Slurm user guide

SLURM is the queue manager used on the RPBS cluster. You must use SLURM to submit jobs to the cluster.

Slurm account specification

Slurm account information is based upon four parameters: "cluster", "user", "account", "partition" that form what is referred as an association. Depending on your lab or scientific projects, you will have access to different partitions and accounts. Partitions refer to a group of nodes which are charaterized by their entity and accounts refer to the scientific projects you are involved in. The ipop-up partition is accessible to the whole iPOP-UP community.

You can check your user's associations with :

sacctmgr show user $USER withassoc

Gif sinfo 1

It is good practice to always specify the partition and the account that will be used when launching your jobs. You can also set your default project account with :

sacctmgr update user $USER set defaultaccount=<project-name>

You don't need to specify the cluster as there is presently only one cluster to submit jobs to (production).

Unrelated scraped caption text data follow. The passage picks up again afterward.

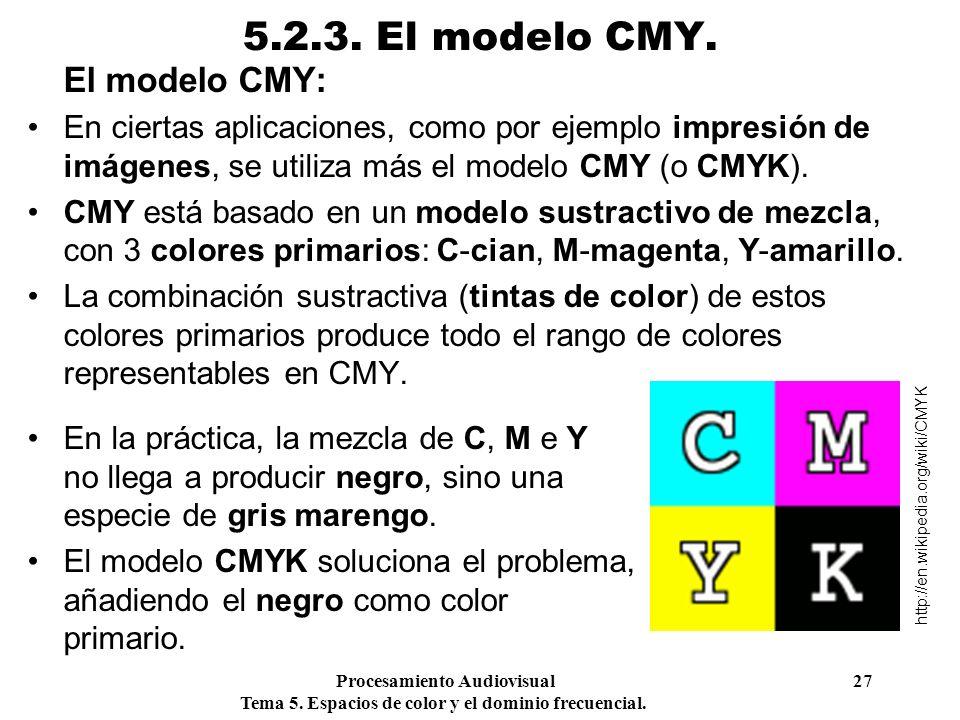 5.2.3. El modelo CMY. El modelo CMY:
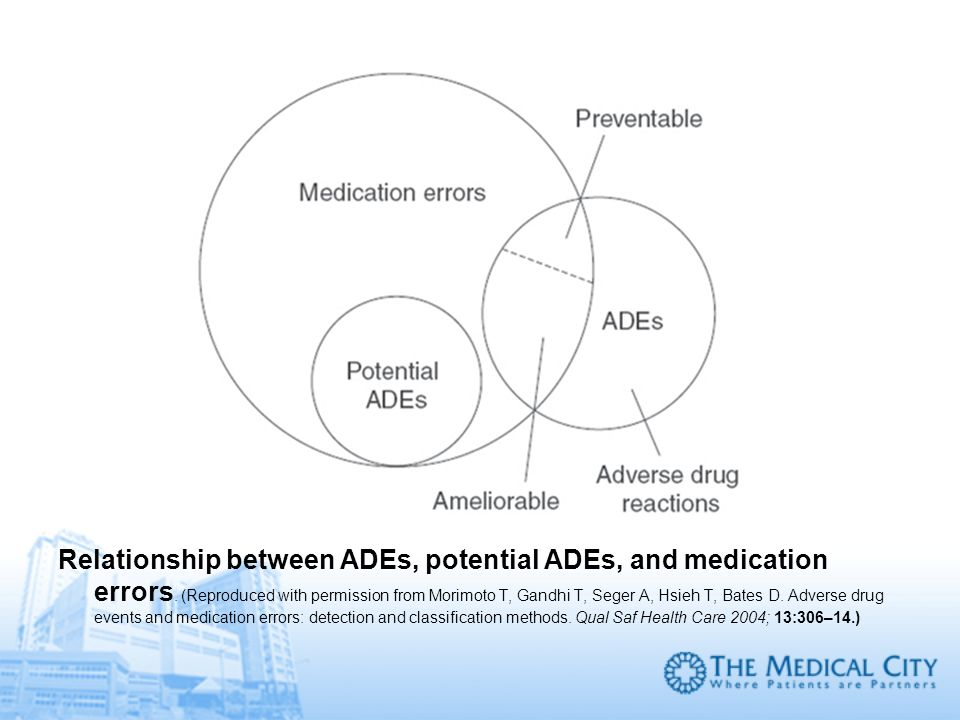 Relationship between ADEs, potential ADEs, and medication errors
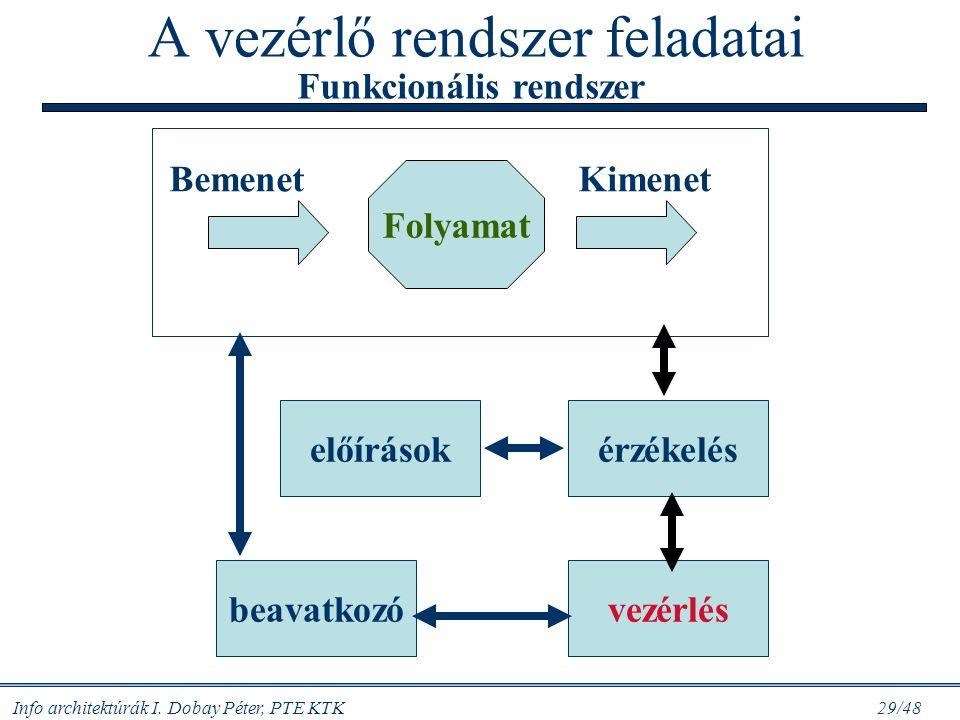 Info architektúrák I. Dobay Péter, PTE KTK 28/48 Rendszer-elméleti fogalmak  Rendszer: azonosítható, egymással kapcsolatban álló, közös cél érdekében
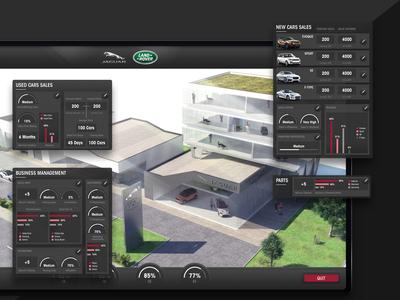 Jaguar — Head of Business simulation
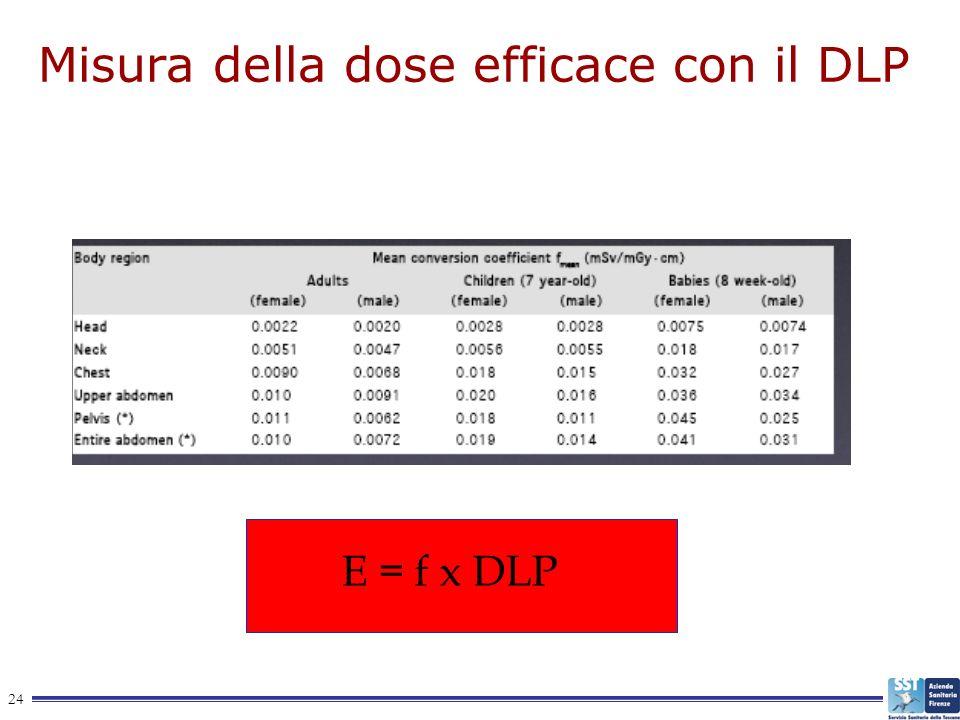 24 Misura della dose efficace con il DLP E = f x DLP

SLURM partitions and nodes

The RPBS cluster is organized into several SLURM partitions. Each partition gathers a set of compute nodes that have similar usage.

To view all partitions available on the cluster run :

sinfo

Gif sinfo 1

The most common states are :

  • IDLE : The node is not allocated to any jobs and is available for use.

  • MIXED : The node has some of its resources ALLOCATED while others are IDLE.

  • DRAINED : The node is unavailable for use per system administrator request.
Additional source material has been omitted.